Testing, Security, and Privacy

Because not all nodes want to be used as bootnodes, implementers are encouraged to provide a way to disable this mechanism. However, it is very much encouraged to leave this mechanism on by default for all parachain nodes.

This mechanism doesn't add or remove any security by itself, as it relies on existing mechanisms. However, if the principle of chain specification bootnodes is entirely replaced with the mechanism described in this RFC (which is the objective), then it becomes important whether the mechanism in this RFC can be abused in order to make a parachain unreachable.

Due to the way Kademlia works, it would become the responsibility of the 20 Polkadot nodes whose sha256(peer_id) is closest to the key (described in the explanations section) to store the list of bootnodes of each parachain. Furthermore, when a large number of providers (here, a provider is a bootnode) are registered, only the providers closest to the key are kept, up to a certain implementation-defined limit.

For this reason, an attacker can abuse this mechanism by randomly generating libp2p PeerIds until they find the 20 entries closest to the key representing the target parachain. They are then in control of the parachain bootnodes. Because the key changes periodically and isn't predictable, and assuming that the Polkadot DHT is sufficiently large, it is not realistic for an attack like this to be maintained in the long term.

Furthermore, parachain clients are expected to cache a list of known good nodes on their disk. If the mechanism described in this RFC went down, it would only prevent new nodes from accessing the parachain, while clients that have connected before would not be affected.

Performance, Ergonomics, and Compatibility

Performance

The DHT mechanism generally has a low overhead, especially given that publishing providers is done only every 24 hours.

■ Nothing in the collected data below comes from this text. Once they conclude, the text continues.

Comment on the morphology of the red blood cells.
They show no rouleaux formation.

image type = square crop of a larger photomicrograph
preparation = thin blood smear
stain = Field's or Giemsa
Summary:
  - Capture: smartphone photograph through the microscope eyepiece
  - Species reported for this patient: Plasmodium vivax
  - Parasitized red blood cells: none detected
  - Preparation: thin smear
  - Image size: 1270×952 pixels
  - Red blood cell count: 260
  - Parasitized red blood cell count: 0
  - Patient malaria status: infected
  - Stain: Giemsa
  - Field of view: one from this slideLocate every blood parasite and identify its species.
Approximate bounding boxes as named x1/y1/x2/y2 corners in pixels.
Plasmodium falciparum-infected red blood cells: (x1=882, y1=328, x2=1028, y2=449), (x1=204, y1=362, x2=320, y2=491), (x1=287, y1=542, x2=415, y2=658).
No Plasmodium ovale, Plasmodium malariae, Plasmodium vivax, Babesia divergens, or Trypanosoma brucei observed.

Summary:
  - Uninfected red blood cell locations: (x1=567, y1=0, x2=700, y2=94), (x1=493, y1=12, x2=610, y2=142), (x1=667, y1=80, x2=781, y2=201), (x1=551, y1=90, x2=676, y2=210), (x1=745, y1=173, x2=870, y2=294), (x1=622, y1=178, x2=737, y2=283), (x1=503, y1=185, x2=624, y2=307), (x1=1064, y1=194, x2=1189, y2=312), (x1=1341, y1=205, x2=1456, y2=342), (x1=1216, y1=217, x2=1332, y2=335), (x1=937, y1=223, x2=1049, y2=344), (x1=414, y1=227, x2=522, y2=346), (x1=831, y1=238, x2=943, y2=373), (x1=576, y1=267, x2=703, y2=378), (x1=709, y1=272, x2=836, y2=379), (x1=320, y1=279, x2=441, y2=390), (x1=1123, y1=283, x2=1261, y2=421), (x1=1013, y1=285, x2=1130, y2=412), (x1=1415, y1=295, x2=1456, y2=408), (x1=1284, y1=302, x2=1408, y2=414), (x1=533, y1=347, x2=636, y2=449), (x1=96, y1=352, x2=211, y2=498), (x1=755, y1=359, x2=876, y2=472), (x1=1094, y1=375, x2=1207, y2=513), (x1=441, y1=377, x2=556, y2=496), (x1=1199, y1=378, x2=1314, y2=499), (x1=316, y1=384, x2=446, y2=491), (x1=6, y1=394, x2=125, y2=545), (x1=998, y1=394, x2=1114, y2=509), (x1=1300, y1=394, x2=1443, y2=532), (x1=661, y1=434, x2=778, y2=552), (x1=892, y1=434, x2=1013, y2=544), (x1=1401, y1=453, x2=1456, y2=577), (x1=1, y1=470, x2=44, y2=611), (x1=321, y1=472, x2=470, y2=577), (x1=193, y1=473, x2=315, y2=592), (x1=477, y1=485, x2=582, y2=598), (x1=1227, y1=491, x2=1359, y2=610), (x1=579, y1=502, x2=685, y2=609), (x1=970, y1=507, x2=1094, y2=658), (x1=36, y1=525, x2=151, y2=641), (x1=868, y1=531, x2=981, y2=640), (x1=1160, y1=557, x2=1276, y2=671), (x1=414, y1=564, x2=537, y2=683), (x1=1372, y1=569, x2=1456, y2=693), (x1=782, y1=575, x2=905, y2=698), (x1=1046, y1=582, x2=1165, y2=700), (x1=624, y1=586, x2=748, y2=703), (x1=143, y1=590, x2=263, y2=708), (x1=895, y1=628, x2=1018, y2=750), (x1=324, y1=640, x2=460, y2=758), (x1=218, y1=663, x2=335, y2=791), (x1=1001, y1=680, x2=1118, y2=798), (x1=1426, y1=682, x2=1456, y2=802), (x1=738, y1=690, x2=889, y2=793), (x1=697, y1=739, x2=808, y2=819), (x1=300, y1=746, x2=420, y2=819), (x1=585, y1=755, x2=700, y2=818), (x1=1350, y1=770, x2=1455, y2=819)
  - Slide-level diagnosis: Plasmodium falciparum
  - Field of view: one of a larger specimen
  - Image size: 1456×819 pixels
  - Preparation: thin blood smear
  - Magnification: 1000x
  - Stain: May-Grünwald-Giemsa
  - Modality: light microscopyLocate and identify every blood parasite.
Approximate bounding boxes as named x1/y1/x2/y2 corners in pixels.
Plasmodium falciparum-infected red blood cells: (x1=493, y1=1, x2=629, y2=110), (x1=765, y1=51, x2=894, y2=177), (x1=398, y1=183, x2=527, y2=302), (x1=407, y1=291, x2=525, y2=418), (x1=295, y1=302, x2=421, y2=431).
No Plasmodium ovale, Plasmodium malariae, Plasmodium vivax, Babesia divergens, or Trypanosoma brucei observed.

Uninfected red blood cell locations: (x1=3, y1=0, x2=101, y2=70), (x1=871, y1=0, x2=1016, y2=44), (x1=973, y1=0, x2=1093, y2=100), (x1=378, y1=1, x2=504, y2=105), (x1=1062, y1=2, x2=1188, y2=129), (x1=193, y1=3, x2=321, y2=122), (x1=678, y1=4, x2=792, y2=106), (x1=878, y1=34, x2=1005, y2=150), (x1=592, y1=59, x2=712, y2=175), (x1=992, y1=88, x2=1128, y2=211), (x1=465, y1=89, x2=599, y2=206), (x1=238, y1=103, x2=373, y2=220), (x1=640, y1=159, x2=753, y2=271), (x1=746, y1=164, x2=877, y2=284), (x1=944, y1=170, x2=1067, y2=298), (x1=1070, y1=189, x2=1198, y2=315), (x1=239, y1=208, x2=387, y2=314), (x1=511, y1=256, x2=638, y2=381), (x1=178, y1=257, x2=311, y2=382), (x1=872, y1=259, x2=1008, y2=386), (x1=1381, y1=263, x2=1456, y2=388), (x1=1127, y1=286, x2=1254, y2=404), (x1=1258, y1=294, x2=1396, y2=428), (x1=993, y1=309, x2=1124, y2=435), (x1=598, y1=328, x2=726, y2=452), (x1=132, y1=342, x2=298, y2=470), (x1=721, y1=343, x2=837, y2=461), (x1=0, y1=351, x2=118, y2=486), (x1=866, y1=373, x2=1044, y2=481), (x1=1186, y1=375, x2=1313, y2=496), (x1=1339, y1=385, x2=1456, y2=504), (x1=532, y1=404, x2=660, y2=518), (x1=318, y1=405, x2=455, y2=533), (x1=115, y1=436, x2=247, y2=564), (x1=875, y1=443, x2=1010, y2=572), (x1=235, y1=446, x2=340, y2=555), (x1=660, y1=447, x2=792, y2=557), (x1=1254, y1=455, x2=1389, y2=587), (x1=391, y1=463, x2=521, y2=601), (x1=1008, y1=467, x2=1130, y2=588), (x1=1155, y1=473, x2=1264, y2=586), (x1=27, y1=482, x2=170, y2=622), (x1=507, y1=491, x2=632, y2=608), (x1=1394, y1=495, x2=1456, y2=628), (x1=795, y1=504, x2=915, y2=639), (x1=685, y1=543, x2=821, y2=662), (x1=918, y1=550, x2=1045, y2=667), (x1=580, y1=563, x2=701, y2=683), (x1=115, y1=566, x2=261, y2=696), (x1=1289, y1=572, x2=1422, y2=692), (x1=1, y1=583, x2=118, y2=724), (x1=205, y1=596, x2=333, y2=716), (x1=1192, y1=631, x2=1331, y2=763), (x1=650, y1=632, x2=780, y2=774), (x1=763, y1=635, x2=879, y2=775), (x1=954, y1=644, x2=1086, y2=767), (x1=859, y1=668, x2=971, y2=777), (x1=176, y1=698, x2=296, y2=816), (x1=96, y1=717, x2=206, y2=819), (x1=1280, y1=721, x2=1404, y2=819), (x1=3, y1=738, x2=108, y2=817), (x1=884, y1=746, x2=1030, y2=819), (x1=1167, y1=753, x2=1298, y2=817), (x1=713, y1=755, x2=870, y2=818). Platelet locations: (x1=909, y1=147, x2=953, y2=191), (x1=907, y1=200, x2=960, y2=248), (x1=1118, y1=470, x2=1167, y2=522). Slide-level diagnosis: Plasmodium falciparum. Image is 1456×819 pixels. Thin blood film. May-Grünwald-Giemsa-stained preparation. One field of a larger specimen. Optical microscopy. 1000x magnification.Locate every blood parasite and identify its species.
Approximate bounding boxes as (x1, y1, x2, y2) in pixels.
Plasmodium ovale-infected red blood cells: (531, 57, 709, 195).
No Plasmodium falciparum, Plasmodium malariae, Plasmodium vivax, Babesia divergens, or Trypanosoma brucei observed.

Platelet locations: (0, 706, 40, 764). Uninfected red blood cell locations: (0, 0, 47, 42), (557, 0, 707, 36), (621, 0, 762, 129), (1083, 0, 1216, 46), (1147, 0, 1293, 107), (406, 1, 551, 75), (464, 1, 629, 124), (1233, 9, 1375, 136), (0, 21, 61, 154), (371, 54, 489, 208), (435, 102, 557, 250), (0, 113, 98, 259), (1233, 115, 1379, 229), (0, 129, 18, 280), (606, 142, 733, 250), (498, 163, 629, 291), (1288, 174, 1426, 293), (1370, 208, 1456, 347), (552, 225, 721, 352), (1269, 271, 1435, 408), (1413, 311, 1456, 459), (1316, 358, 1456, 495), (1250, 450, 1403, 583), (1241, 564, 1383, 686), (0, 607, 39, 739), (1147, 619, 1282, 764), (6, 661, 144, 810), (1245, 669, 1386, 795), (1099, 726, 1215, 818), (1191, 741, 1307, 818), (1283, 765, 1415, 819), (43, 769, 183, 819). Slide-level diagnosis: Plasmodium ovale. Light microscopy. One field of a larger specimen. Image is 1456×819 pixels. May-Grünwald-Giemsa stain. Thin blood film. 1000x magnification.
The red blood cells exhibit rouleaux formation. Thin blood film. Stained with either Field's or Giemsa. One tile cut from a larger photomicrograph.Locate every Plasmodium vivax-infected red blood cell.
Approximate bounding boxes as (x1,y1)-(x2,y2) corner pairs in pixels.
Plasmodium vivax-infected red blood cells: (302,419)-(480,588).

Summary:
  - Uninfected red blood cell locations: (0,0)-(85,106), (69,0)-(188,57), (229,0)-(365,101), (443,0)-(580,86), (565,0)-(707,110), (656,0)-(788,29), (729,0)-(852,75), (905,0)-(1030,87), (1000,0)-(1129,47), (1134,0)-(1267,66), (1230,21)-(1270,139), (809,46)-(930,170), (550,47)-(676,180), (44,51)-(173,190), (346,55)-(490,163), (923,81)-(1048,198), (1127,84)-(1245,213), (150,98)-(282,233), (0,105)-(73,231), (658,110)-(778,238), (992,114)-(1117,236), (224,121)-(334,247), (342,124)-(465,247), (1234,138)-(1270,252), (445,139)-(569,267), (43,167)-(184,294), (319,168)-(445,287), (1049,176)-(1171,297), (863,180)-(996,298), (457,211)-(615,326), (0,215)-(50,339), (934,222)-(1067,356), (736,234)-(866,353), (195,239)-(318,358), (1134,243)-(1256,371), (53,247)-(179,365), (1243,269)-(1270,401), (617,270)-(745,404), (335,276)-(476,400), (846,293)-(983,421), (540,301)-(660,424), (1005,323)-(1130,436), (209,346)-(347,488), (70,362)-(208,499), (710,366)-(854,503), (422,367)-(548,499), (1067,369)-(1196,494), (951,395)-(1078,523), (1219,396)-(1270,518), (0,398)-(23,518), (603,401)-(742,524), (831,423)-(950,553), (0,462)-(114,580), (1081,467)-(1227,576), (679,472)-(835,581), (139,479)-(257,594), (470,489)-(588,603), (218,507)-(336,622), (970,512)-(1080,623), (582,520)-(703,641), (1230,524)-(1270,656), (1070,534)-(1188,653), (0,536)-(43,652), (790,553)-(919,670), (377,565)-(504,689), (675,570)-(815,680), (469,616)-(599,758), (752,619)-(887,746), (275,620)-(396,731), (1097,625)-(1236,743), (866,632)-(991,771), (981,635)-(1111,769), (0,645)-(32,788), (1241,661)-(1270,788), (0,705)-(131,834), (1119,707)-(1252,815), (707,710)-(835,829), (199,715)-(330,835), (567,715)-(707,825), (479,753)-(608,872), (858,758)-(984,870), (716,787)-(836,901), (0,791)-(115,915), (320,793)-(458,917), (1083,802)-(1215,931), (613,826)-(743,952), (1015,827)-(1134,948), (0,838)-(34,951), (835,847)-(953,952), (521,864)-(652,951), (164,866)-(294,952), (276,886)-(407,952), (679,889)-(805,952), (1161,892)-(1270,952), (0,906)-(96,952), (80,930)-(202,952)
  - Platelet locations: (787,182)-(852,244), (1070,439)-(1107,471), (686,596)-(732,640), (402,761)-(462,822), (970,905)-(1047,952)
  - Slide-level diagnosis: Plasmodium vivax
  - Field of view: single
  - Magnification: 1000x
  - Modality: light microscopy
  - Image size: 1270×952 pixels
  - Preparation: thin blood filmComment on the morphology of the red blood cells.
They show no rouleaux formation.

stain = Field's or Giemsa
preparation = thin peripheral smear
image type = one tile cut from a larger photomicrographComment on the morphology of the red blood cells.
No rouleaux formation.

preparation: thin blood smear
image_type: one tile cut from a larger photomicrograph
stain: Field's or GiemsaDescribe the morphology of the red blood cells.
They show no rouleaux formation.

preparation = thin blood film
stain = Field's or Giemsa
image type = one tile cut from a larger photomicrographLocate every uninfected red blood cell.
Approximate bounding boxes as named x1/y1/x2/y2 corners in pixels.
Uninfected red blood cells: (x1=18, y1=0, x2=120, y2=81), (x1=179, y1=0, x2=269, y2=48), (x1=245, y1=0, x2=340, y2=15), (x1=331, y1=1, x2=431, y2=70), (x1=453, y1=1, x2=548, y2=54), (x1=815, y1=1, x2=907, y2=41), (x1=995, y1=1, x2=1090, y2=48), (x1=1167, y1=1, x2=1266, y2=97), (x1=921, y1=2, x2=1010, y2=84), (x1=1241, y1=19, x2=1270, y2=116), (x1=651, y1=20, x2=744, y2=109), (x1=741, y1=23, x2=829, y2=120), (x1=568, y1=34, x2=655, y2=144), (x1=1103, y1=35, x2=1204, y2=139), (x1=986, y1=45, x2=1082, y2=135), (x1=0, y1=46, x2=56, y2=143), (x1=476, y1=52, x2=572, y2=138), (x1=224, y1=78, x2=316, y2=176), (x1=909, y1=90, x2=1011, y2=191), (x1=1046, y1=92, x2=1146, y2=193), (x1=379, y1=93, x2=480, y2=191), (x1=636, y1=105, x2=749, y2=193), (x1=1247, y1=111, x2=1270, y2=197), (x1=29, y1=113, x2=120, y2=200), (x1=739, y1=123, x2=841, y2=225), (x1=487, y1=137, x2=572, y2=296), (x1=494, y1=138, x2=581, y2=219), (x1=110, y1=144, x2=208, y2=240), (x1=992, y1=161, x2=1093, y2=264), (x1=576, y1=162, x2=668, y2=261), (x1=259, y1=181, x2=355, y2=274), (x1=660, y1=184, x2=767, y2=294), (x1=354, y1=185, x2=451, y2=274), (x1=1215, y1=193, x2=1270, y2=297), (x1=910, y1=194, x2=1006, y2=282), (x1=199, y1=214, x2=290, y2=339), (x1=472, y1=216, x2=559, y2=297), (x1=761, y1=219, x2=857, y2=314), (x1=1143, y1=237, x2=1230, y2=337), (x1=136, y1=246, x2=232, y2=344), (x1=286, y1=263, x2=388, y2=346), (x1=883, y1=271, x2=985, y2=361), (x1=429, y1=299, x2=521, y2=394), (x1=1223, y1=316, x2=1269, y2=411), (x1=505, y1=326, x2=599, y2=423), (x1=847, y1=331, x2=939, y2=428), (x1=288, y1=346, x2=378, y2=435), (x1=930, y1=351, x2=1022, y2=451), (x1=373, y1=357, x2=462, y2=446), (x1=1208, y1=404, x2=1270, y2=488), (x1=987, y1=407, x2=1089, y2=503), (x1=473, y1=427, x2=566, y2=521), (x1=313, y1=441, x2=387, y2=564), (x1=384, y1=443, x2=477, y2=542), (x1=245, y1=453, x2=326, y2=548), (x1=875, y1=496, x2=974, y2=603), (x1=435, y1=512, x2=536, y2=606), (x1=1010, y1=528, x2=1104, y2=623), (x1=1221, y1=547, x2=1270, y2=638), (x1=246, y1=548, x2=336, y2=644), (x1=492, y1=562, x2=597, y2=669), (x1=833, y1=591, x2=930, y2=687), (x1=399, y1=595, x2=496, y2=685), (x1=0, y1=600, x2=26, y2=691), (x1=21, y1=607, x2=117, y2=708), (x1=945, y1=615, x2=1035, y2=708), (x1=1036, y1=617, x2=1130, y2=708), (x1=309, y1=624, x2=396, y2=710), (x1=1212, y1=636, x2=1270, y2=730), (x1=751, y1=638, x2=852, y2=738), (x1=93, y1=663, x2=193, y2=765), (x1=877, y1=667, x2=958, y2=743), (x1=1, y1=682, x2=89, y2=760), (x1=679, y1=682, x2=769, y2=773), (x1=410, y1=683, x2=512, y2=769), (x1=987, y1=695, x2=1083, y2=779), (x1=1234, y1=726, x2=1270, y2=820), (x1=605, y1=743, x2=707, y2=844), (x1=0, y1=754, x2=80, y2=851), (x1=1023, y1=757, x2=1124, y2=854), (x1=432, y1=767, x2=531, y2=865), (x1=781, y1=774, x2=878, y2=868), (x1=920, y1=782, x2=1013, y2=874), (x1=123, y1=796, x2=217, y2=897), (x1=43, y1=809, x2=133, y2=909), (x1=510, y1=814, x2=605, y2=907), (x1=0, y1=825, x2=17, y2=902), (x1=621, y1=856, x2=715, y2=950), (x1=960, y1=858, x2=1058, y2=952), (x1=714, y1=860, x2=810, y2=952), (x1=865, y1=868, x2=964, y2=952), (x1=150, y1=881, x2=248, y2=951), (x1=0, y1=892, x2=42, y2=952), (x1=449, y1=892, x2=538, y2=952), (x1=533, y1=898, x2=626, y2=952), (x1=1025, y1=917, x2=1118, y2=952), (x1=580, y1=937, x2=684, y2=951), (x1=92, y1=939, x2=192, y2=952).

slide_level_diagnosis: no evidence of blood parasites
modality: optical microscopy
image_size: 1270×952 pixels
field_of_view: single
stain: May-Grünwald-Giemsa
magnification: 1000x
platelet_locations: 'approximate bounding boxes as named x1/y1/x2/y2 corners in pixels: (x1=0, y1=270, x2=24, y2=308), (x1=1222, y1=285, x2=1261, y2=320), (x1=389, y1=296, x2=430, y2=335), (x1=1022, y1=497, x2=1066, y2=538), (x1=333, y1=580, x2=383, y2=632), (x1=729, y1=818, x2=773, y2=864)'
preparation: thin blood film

Doing a Kademlia iterative query then sending a provider record shouldn't take more than around 50 kiB in total of bandwidth for the parachain bootnode.

Assuming 1000 parachain full nodes, the 20 Polkadot full nodes corresponding to a specific parachain will each receive a sudden spike of a few megabytes of networking traffic when the key rotates. Again, this is relatively negligible. If this becomes a problem, one can add a random delay before a parachain full node registers itself to be the provider of the key corresponding to BabeApi_next_epoch.

Maybe the biggest uncertainty is the traffic that the 20 Polkadot full nodes will receive from light clients that desire knowing the bootnodes of a parachain. Light clients are generally encouraged to cache the peers that they use between restarts, so they should only query these 20 Polkadot full nodes at their first initialization. If this every becomes a problem, this value of 20 is an arbitrary constant that can be increased for more redundancy.

Ergonomics

Irrelevant.

Compatibility

Irrelevant.

Prior Art and References

None.

Unresolved Questions

While it fundamentally doesn't change much to this RFC, using BabeApi_currentEpoch and BabeApi_nextEpoch might be inappropriate. I'm not familiar enough with good practices within the runtime to have an opinion here. Should it be an entirely new pallet?

It is possible that in the future a client could connect to a parachain without having to rely on a trusted parachain specification.